===== EXTRACT PROVIDED

Archaeologists Uncover Evidence of an Ancient High-Altitude Human Dwelling

by Brigit Katz Smithsonian.com

Life in high-altitude mountains can be rough. Resources are scarce, the weather can be extreme and oxygen levels hover at dangerously low levels. Archaeologists have thus assumed that towering mountains and plateaus were among the last places to be populated by ancient humans. But a new study suggests that this assumption could be wrong.

Published in the journal Science, the research details a remarkable discovery in Ethiopia’s Bale Mountains at a site located more than 11,000 feet above sea level. There, a team of experts unearthed a trove of artifacts—among them stone tools, clay fragments, burnt animal bones and a glass bead—indicating that people had lived there as early as 47,000 years ago. These finds, according to the study, represent “the earliest evidence of a prehistoric high-altitude [human] residential site.”



For decades, paleoanthropologists working in east Africa have been concentrating their attention on lower-altitude locations. “We were simply the first to go higher,” Götz Ossendorf, an archaeologist at the University of Cologne and lead author of the new study, tells Carl Zimmer of the New York Times. But reaching Fincha Habera, as the site of the new discovery is known, was no mean feat.

==========
===== RECORD EXTRACTS

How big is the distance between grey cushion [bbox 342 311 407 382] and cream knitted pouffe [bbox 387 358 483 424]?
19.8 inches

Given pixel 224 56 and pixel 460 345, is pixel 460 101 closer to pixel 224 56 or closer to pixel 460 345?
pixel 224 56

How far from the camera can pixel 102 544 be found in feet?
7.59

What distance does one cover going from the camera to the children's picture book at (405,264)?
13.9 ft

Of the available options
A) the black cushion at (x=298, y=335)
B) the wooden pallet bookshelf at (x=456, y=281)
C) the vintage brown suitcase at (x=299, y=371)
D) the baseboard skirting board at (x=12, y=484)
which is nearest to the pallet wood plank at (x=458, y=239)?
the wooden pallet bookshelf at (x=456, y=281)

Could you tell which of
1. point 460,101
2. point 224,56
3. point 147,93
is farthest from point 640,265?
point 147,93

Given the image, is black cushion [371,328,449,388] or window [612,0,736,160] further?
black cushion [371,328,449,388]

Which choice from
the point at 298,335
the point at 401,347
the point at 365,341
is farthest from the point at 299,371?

==========

> [TASK SET]
[A] According to the article about the high-altitude dwelling, how high above sea level is the site in Ethiopia's Bale Mountains?
[B] From the article about the high-altitude dwelling, extract the stretch from "Life in high-altitude" through "could be wrong.".
The records are separate from the article about the high-altitude dwelling.

> [FINAL RESULTS]
[A] More than 11,000 feet.

[B]
Life in high-altitude mountains can be rough. Resources are scarce, the weather can be extreme and oxygen levels hover at dangerously low levels. Archaeologists have thus assumed that towering mountains and plateaus were among the last places to be populated by ancient humans. But a new study suggests that this assumption could be wrong.